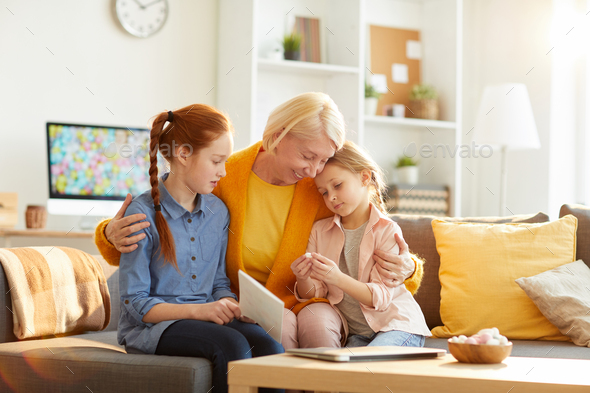 Mature Mother Embracing Two Girls - Stock Photo - Images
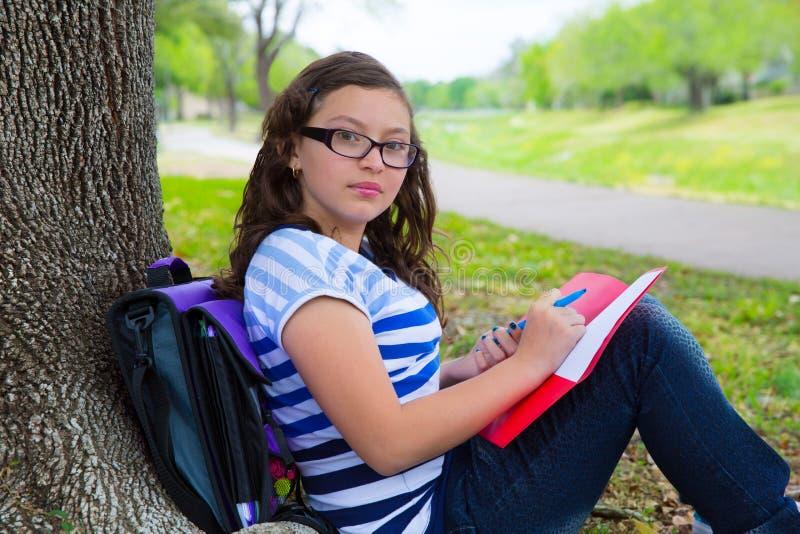Het slimme meisje van de studententiener met schooltas onder parkboom stock fotografie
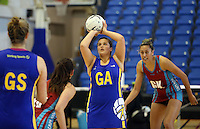 29.09.2014 Dunedin's Olivia Bates in action during the Dunedin v Kapi Mana match duing the Lion Foundation Netball Champs at the Trusts Stadium in Auckland. Mandatory Photo Credit ©Michael Bradley.
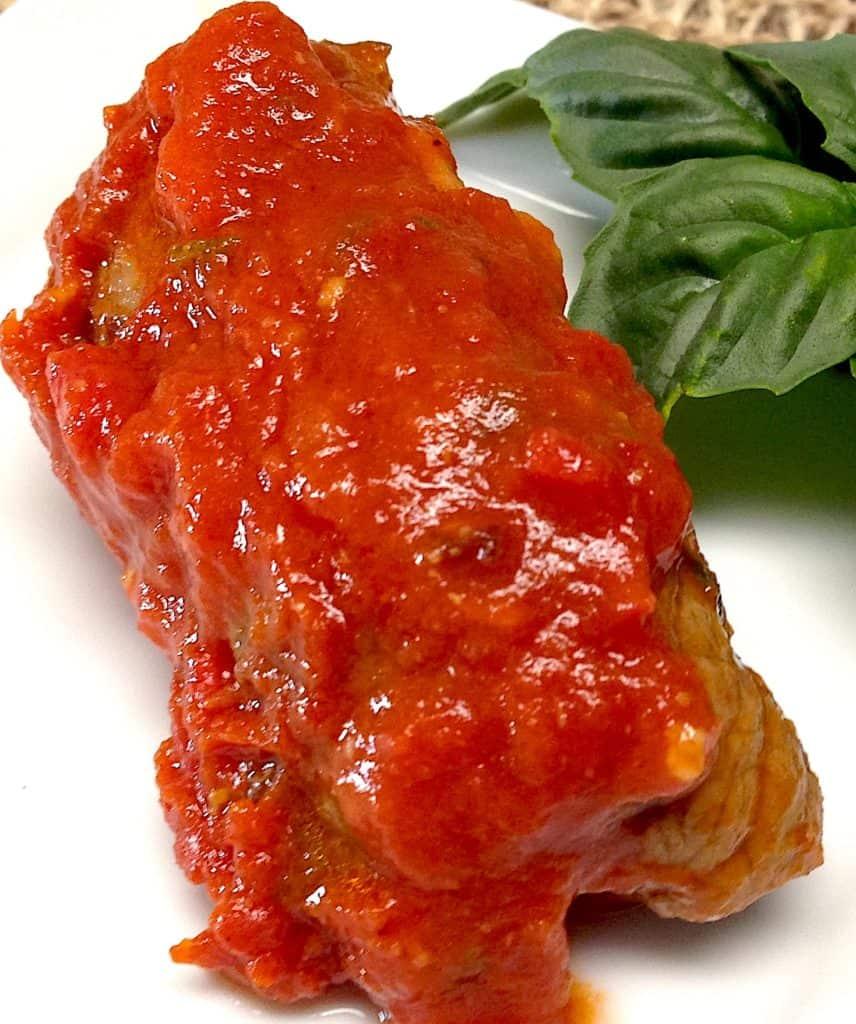 braciole with marinara sauce on top with basil garnish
■ ■ ■ ■ ■
• _What you will do_:
Without including any picture, reproduce the material above word for word.

• _Reply to the task_:
 Mature Mother Embracing Two Girls - Stock Photo - Images
Het slimme meisje van de studententiener met schooltas onder parkboom stock fotografie
 29.09.2014 Dunedin's Olivia Bates in action during the Dunedin v Kapi Mana match duing the Lion Foundation Netball Champs at the Trusts Stadium in Auckland. Mandatory Photo Credit ©Michael Bradley.
 braciole with marinara sauce on top with basil garnish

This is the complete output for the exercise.